Friday's Continuing Gardening List
Hmm... I'm obviously really not in the list writing mood. I definitely need the incentive of a quick trip to the rose nursery. Today my focus... is the rose Hocus Pocus?
Lunch - A yummy salad sandwich and a hot cup of tea. Achievements - Part of Duck Lawn's border is cleared of grass, assorted weeds, and nasturtiums (they'd don't survive the frosts). Another part of Duck Lawn is a tiny bit smaller. Several waterside rushes are removed. It doesn't seem enough for three hours work - hardly worth writing about. I checked my new paths in the Hen House garden - now they are definitely impressive! For once I have a network of paths which are passable, fit the wheelbarrow, and make topographical sense.
Autumn Textures in Middle Garden
Saturday 23rd April
This morning there was a rose-pink sunrise. The deciduous trees are definitely starting to change into autumn colour - the Dogwood tree over the water race is flecked with bright red leaves. When there is more light (Ha! Go photographer Moosey, who still can't find the misplaced camera manual) I will lean out of the upstairs windows and take some photographs. The Mermaid rose and the large floppy white dahlias will be in the foreground on the back fence. Hopefully I won't fall into the hedge.
- Duck Lawn :
- Duck Lawn is a circular grassy area which is usually covered in ducks in late spring.
What shall I do first today in my garden? Guess what I ended up doing yesterday? Oops! I enlarged the water race by Duck Lawn. I chopped a gentle curve into its bank, and threw up the resulting mud around the base of the huge Phormium Tenax flaxes. Puppy helped me - he chased floating leaves downstream, sloshed up and down, leapt out into the new mud and back into the rather cool water.
Gardening Manpower Required...
Today I will ask for help removing the large waterside cutty grasses. My spade just isn't sharp enough - I know these grasses are very shallow rooting when smaller, so the theory is they should be sliced out, rather than dug. Some burly manpower is required. Feet may get wet. Perhaps a chocolate bribe would be in order?
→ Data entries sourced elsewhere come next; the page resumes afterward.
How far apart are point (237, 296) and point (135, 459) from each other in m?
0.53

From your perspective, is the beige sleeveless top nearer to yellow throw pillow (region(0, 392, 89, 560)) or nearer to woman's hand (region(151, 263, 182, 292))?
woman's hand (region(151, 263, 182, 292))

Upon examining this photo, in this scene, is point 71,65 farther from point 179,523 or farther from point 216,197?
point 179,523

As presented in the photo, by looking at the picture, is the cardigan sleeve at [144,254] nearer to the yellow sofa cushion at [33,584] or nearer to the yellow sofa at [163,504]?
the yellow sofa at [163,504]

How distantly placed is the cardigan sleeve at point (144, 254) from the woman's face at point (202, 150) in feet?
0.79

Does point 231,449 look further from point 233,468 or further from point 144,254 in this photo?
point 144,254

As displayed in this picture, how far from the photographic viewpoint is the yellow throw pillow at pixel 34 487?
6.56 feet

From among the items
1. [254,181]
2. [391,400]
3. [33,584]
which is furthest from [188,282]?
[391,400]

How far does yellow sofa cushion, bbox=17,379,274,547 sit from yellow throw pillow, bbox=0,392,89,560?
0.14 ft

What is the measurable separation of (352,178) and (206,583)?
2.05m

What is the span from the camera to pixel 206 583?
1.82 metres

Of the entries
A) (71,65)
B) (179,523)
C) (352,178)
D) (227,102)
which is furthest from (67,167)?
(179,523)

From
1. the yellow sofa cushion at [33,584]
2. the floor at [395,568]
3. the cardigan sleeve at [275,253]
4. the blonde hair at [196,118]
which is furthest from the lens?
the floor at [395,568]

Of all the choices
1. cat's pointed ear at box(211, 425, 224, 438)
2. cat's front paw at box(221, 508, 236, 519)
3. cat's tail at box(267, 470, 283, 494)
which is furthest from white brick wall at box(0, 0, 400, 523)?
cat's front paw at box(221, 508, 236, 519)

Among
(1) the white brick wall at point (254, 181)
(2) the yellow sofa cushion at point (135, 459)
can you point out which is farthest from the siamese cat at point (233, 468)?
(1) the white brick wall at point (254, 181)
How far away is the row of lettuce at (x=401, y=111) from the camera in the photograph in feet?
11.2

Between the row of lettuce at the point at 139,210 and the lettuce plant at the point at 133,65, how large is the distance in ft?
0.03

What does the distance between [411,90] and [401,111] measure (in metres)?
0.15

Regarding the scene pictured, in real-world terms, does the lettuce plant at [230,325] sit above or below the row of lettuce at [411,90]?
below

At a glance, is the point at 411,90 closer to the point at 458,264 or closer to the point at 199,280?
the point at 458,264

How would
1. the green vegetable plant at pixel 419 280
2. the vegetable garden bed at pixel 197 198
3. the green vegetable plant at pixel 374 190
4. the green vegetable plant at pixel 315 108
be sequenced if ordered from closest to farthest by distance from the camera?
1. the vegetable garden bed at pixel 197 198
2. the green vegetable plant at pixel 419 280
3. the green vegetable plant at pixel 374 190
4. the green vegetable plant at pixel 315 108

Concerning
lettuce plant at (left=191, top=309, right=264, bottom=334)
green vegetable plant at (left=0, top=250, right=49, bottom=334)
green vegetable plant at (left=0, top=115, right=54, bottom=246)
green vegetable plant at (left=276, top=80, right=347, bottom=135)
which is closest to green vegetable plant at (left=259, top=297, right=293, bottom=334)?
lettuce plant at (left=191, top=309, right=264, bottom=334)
I'm not sure what part of the garden I feel like working in first. There is supposed to be a southerly storm (with rain and coldness) coming late morning. So if I do some mental projection and think what I'd want to be doing when the storm strikes, and go outside straight away and do it... But wouldn't it be more sensible to write in my journal later, when stuck inside during the southerly, rather than waste good dry hours twittering on now? Hmm...
Autumn Leaves on the Ginko Tree
Five Hours Later...
I am back. The storm has not yet arrived, so I have been clearing some of the house borders - chopping down phlox and aconitum, deadheading dahlias (it really works!) and weeding the back of the Jelly Bean Garden. The kittens, delighted that I have been close to the house, have been zooming around. I met rooster by Middle Bridge, looking rather bedraggled - he has lost some chest feathers. I heard him fall out of a tree a few nights ago, and it sounded like a rather heavy landing. I hope he is not hurt.
I have also burnt four barrowfuls of gum tree rubbish - surely the net amount of gum tree rubbish on the Moosey property must be decreasing. Now I am apres-gardening, Vivaldi violins are tootling on the stereo, and Stumpy the cat is on my lap. When will the dreaded southerly storm strike? I am ready!